We must avoid the privatisation by stealth of our backcountry and wilderness
OPINION: How to nurture the adolescent tourism industry into seemly adulthood is the subject of conversations nationwide.
In its infancy, its organic growth was noted with cooing approval. Now, it needs boundaries. Recent announcements on managing it have included higher charges for overseas tourists, more infrastructure, and new Great Walks "products" (Government), as well as Great Walks price hikes (the Department of Conservation). There's also been a gambit for Conservation Act change and privatisations (Tourism Industry Aotearoa).
But Federated Mountain Clubs believes some crucial bits have been missing. Planning, for instance. Conservation and ordinary New Zealanders. Evidence that the proffered remedies really will fix some of tourism's problems without creating more, such as instant inundation of new Great Walks along with their environs.
FMC is just one of many voices calling for a national tourism strategy. It's needed; the industry's demands of DOC and some local bodies are causing harm necessitating more than first aid. But tourism-watchers should remember there's a big part of the plan already in place – the cool-headed legislation driving the conservation space. The law. Which says that tourism needs to know its place, and that it's a deferential one.

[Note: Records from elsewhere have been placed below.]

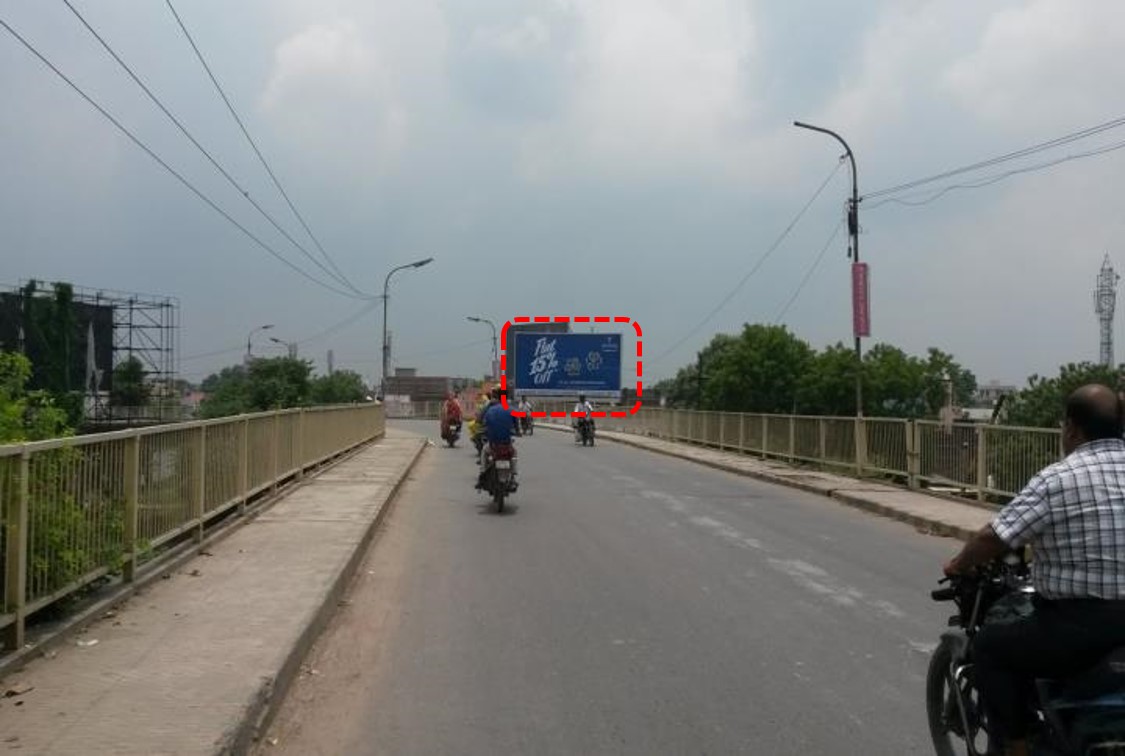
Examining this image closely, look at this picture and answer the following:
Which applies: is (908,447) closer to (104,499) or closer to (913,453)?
(913,453)

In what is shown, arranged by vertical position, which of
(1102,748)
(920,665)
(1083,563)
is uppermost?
(1083,563)

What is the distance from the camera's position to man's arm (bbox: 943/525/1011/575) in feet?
12.6

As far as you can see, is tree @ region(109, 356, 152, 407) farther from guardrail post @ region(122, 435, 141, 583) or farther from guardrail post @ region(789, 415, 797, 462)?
guardrail post @ region(122, 435, 141, 583)

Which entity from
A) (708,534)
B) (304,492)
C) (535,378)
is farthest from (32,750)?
(535,378)

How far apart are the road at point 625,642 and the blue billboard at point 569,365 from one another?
36805mm

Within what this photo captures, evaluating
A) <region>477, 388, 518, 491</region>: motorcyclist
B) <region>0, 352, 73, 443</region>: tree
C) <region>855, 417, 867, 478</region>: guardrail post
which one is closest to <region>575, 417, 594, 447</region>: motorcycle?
<region>855, 417, 867, 478</region>: guardrail post

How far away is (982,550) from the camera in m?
3.90

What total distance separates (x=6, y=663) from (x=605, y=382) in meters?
46.0

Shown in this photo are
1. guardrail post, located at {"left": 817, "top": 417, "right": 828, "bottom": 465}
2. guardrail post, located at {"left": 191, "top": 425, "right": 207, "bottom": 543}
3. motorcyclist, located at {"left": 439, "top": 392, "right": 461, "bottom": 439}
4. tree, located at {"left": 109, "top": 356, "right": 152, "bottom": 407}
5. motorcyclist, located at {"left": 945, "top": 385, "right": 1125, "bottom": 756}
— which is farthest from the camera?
tree, located at {"left": 109, "top": 356, "right": 152, "bottom": 407}

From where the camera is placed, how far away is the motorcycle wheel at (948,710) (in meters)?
4.27

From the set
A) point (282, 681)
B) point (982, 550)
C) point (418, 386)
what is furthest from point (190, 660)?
point (418, 386)

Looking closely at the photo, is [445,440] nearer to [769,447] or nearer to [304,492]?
[769,447]

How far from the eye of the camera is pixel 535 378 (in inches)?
2005

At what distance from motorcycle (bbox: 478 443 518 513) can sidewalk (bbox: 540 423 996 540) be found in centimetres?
559
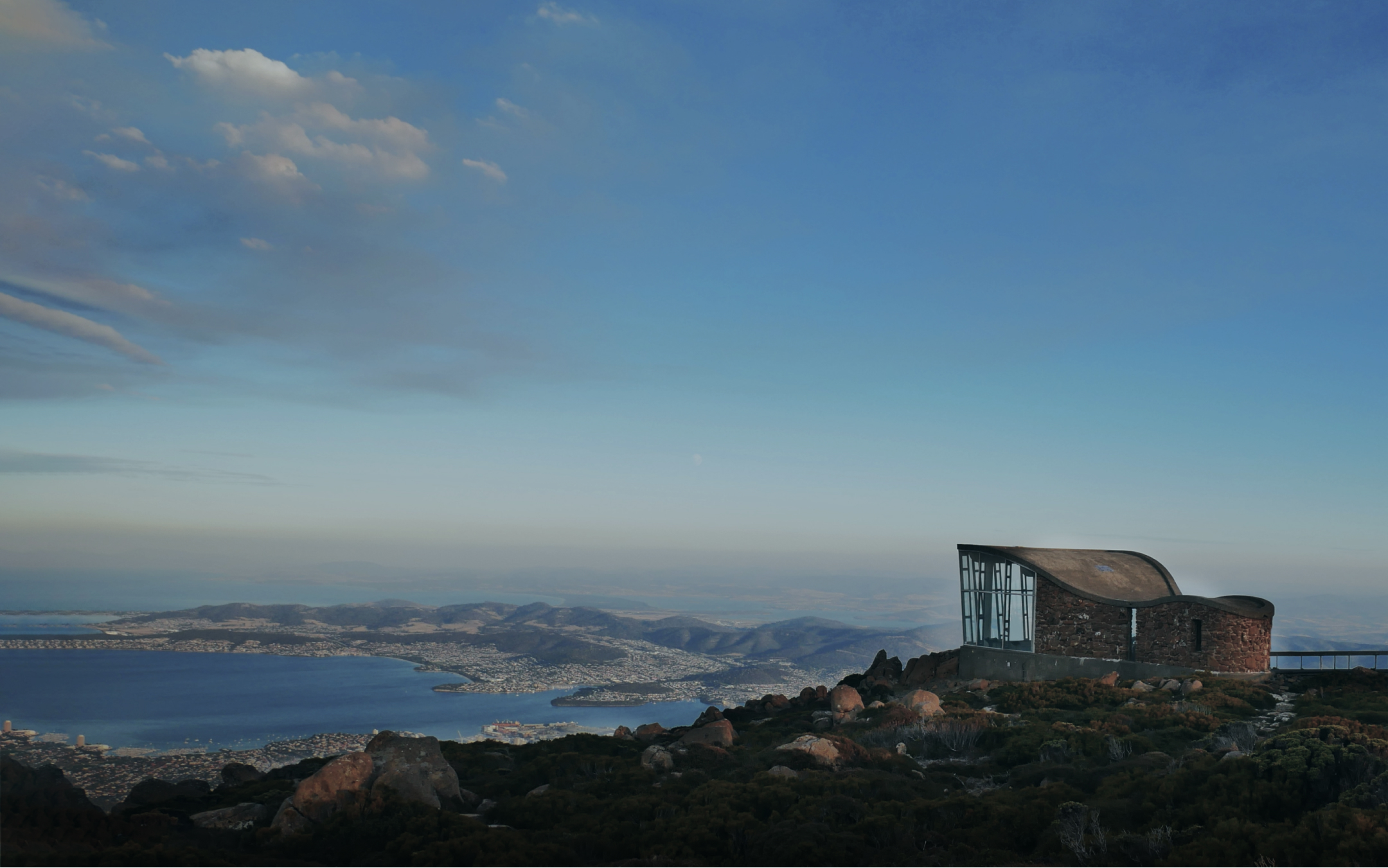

The Conservation Act ranks DOC's priorities: conservation; then recreation (to be "fostered", says the Act); and then tourism (to be "allowed"). The National Parks Act says parks are to "be preserved as far as possible in their natural state". The Acts are our clear consensus on keeping our wild places wild. And they honour our recreation heritage.
That's important. While tourism and homegrown recreation can look similar, their kaupapa are different. Branding and GDP are industry torchsongs while quiet common goods such as belonging, the freedom of the hills, and food-gathering underpin our recreation. The first is business; the second, part of nationhood. It is DOC's job to articulate and defend these distinctions as part of putting Aotearoa's conservation legislation into effect.
You'd think championing the heartland stuff of that law would be easy votes for politicians of all hues, akin to torch-bearing for farming or rugby or family values. There are no downsides to speaking for a healthy backcountry and recreation.
Yet DOC is treated with ongoing disengagement and parsimony by Government. Given this, it's unsurprising the TIA saw a chance to make advances on our Conservation Act. It's the second recent industry test drive of law change proposals, following November's McKinsey Report suggesting Conservation and National Parks Acts changes.
It's a disingenuous privatisation bid featuring an array of straw men: that DOC isn't coping with tourist numbers (true, but trusting it to run its own patch with proper funding would help); that commercial interests get conservation work done (only the conspicuous, charismatic stuff); and that the Conservation Act should therefore be changed to suit the TIA (a fair-weather industry group).
This is dangerous. The TIA has nothing to lose and plenty to gain. Its superficially charming case could win over politicians and public, allowing commercial enclaves and entitlement in Aotearoa's wild places. Conservation law change could be a magnificent party for tourism with a costly hangover for ordinary Kiwis' rights to the freedoms of our hills.
FMC believes that if we didn't already have our Conservation and National Parks Acts, their spirit and intent would be exactly what we'd be calling for now, to articulate and enshrine what we have and value. Their words have got to mean something. They should be neither quietly marginalised nor formally changed.
The Acts should be a cornerstone of the wider tourism strategy we so evidently need. The industry will be a good citizen in our public conservation space if Government and DOC insist on existing ground rules: conservation and recreation are priorities; following their satisfaction, tourism may have its licence to operate.
Jan Finlayson is vice-president of Federated Mountain Clubs, the national association of climbing and tramping clubs. It is a voluntary body representing more than 80 clubs, 20,000 members, and 300,000 people recreating annually in New Zealand's backcountry.